そんな当たり前のことも少し前まではほとんど叶うことがありませんでした。
でも、少しずつ変わってきています。
字幕がついたり、音声ガイドがついたりする作品が増え、私たちの楽しみの枠が広がりつつあります。
そんなサービスの提供をしているサービスの一つがUDCast。
私が劇場で邦画を観るためには、このサービスが不可欠です。
そのUDCastのメルマガで、劇団・ヨーロッパ企画の舞台「あんなに優しかったゴーレム」がタブレットでの字幕に加えて、音声ガイドに対応するということを知った私。
メルマガでの情報によれば
①視覚障害者向け音声ガイドの提供(上演回限定)
②上演前に舞台装置の説明会実施
③キャスト総出演による登場人物の事前説明の映像提供
④駅からの送迎(希望制)
⑤介助者半額
視覚障害の方が舞台を観に行くにあたって、「あったらいいな」と思えるものが並んでまして、なんだか感動。
しかも申し込みのための連絡事項の中に「補助犬の有無」があるじゃないですか!!
これは行かないわけにいかない!
さっそく、情報センターのバリアフリーアドバイザーの中山さんと、センタースタッフ馳川も誘って観に行くことに!
この3人組でこれまでも、あれやこれや「バリアフリー企画」「ユニバーサルデザイン企画」に駆けつけ、レポートと称して楽しんできました。
最強の(笑)3人組で、小雨降る中、いざ東池袋「あうるすぽっと」へ!!
送迎はお願いしてなかったのですが、駅直結の建物に入ると、スタッフが看板などを持って何人も立っています。
チャンプと入っていった私に、身振りでエレベーターを指し示してくれます。
取り置きのチケットを受け取るカウンターでは、筆談ボードを出してきてくれました。私がUDトークのスマホを差し出すとそこに話しかけてくれ、スムーズなやりとり。
こうやって、字幕やガイドを提供してますって表示してくれることで、他のお客さんもそういうサービスがあること、必要とする人がいることを知るきっかけにもなるし、会場内でも「あれ、なに??」みたいにならないで済むから、ありがたいなぁと思います。
座席に着くと、中山さんには音声ガイド用のラジオが、私にはタブレットが届けられました。
タブレット、能楽祭の時は飛行機のシートのように前席の背面に埋め込まれてましたが、今回は三脚に固定されて足元に立てる方法。
タブレットは、上演中、周りの方の迷惑にならないように明るさ等が設定されていて、また、舞台を観つつ字幕を見るのに不自由のない位置と高さに自分で調整できるようになってました。

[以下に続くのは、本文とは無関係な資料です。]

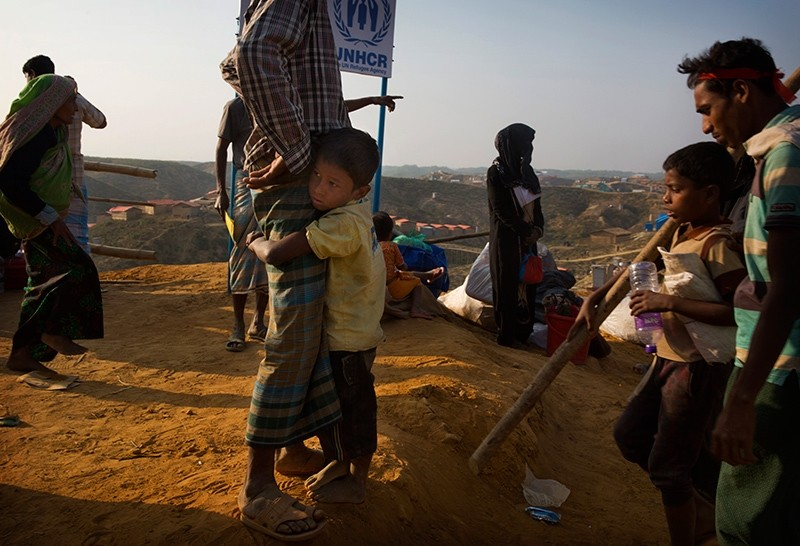 A Rohingya refugee boy who was staying in a no-man's land at Bandarban between Myanmar and Bangladesh border, clings to his father after arriving at the Balukhali refugee camp, 50 km from Cox's Bazar, Bangladesh, Jan. 24, 2018. (AP Photo)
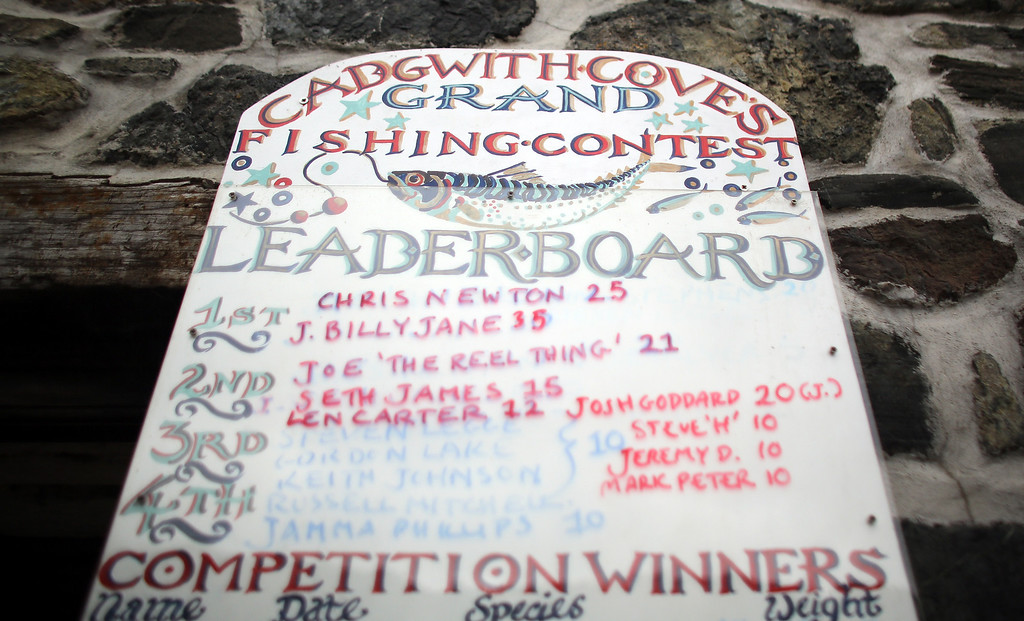 . CADGWITH, ENGLAND - SEPTEMBER 05: The Cadgwith Cove\'s Fishing Contest leaderboard is displayed prior to the final fortnightly fishing competition of the year in Cadgwith on September 5, 2013 in Cornwall, England. The summertime competition to catch the heaviest fish of a chosen type, (for this final the fish was bass) allows locals and visitors the chance to fish for fun and a cash prize, with the catch cooked in a pot at the end of the night on some occasions. Set on the Lizard peninsula in Cornwall, the village of Cadgwith, which was established in medieval times, owes its existence to the fishing industry. However, whilst fishing remains an important part of village life today, tourism is also now a major source of income for the inhabitants. (Photo by Matt Cardy/Getty Images)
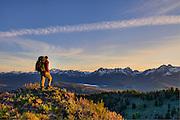 A backpacker ponders the Sawtooth Mountains, Idaho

中山さんは普段使ってる機材と同じとのことで、安心してました。慣れないもの初めてのものが使いづらいのは、誰でも同じ。慣れていれば、まさに「手探り」でも使いこなせますからね。
チャンプも足元で丸まって準備OK(寝る準備、、ですが)
実は、申し込んだ後、座席のことで劇団スタッフとのやりとりがありました。
スタッフからは前が通路の足元の広い席を提案していただいていました。
そうですよね、補助犬といえばラブラドールなど大きな犬を想像しますから。
ですが、チャンプはご存知じのとおりトイプードル。
なので、広いスペースはいらないし、人が前を通る通路沿いより中の方が落ち着いて眠れるってことで、2列めにしていただきました。
(後で気づいたのですが、最初に提案された席には、盲導犬ユーザーさんが座ってました。)
上演前のアナウンスもきちんと字幕で出ました。「物販」のことを繰り返し言って、笑いを呼んでましたが、私も一緒に笑えた!やはり嬉しい!
本編もコメディ。
ポンポン飛び出すやりとりの言葉がタブレットに映し出され、俳優さんの声が聞こえてくる気になれます。場面変換の時の音楽も「静かなピアノの音楽」とか、なんとなくイメージできる説明が流れます。(耳にけっこう響いてきたので、「静か」の基準は定かでないですが)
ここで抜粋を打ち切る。